Als vor gut einem Jahrhundert das Taschenbuch die Verbreitung der Literatur industrialisierte und damit demokratisierte, wurde das handwerkliche, seltene und teuere Künstlerbuch erfunden. Seit der digitale Fotoapparat und das Handy die Kosten für Film und Entwicklung entfallen lassen und Schnappschüsse um so billiger werden, je mehr man davon macht, gibt es auch die entsprechende Gegenbewegung, die Rückkehr zur Fotochemie, die sich wie die Romantik zur Französischen Revolution verhält.
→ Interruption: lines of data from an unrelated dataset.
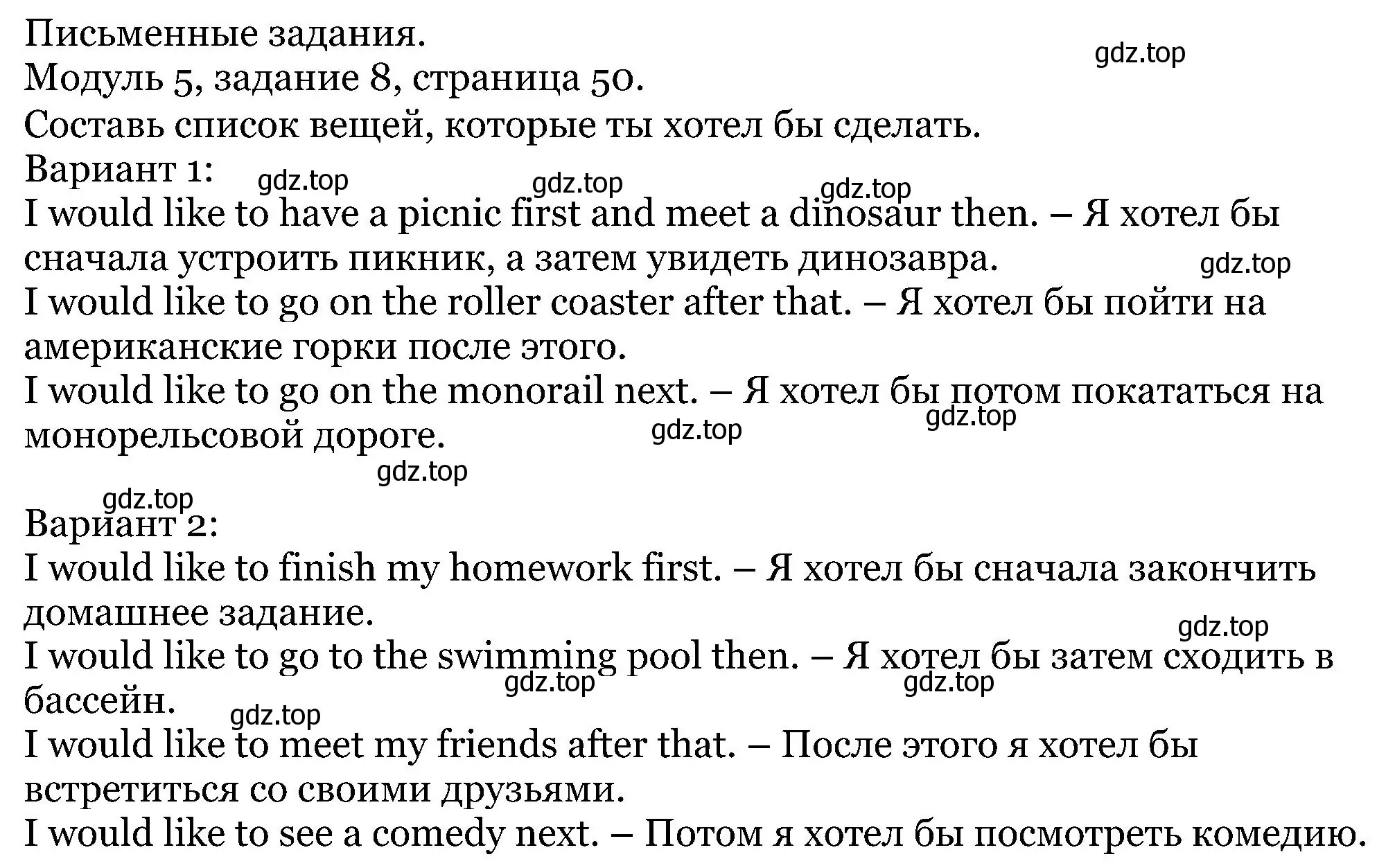 Письменные задания.
gdz.top
Модуль 5, задание 8, страница 50.
Составь список вещей, которые ты хотел бы сделать.
Вариант 1:
gdz.top gdz.top gdz.top
I would like to have a picnic first and meet a dinosaur then. – Я хотел бы сначала устроить пикник, а затем увидеть динозавра.
gdz.top
I would like to go on the roller coaster after that. – Я хотел бы пойти на американские горки после этого.
I would like to go on the monorail next. – Я хотел бы потом покататься на монорельсовой дороге.
gdz.top gdz.top
gdz.top
gdz.top
Вариант 2:
I would like to finish my homework first. – Я хотел бы сначала закончить домашнее задание.
gdz.top
I would like to go to the swimming pool then. – Я хотел бы затем сходить в бассейн.
gdz.top gdz.top
gdz.top
I would like to meet my friends after that. – После этого я хотел бы встретиться со своими друзьями.
I would like to see a comedy next. – Потом я хотел бы посмотреть комедию.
Diese Gegenbewegung begann als technische Hochrüstung mittels quasi unbezahlbarem optischem Präzisionsmaterial und setzte sich als ironische Gegenbewegung zur Gegenbewegung mit demonstrativ untertreibenden Rollfilmkameras aus ehemals sozialistischen Staaten fort, hart an der Grenze zum Spielzeugapparat von der Schueberfouer. Die bekanntesten Produkte letzterer Gattung sind die russische Lomo (Ленинградское оптико-механическое объединение) und die chinesische Holga als billiges, sozialistisches Spielzeug für das junge, neue Proletariat der Werbebranche.
Für Tom Hermes, im Zivilleben Funktionär eines Unternehmerverbands, der der blinden Masse der Digitalfotografen trotzig „Film is not dead“ zuruft, ist der Griff zur bei Ebay ab 26 Dollar erhältlichen Holga und ihr betonter Effekt der Ärmlichkeit vor allem eine ästhetische Wahl, vergleichbar Lars von Triers sich für kurze Zeit authentisch und unschuldig gebenden Dogma-Bewegung gegen das hyperkinetische Digitalkino. Seiner Sammlung von 50 im Offset reproduzierten und sorgfältig von Hand in Pappschachteln verpackten Holga shots. A toy camera diary stellt Hermes das Zitat „Take things as they are. Punch when you have to punch. Kick when you have to kick.“ von Bruce Lee voran, dem Kung-fu-Schauspieler aus der Holga-Heimat, um mit der pragmatischen B-Lebensweisheit aus dem B-Movie eine Art B-Fotografie zu beanspruchen (und damit auch das „unechte“ Lomo-App für iPhones zu verwerfen).
Tatsächlich werden die schwarzweißen Porträts, Landschaftsaufnahmen, Urlaubsfotos, Tierbilder und weitgehend technikfreien Alltagsdetails durch die primitive Aufnahmetechnik verfremdet: die Bilder sind nicht ganz scharf, die Ränder sind nicht ganz aus-geleuchtet, die Kontraste sind nicht ganz ausgeprägt. So entsteht eine stille, nostalgische Melancholie, mit der gezielt ungeschickt von kleinen privaten, grauen Belanglosigkeiten erzählt wird, abseits der großen, bunten und lärmenden Belanglosigkeiten.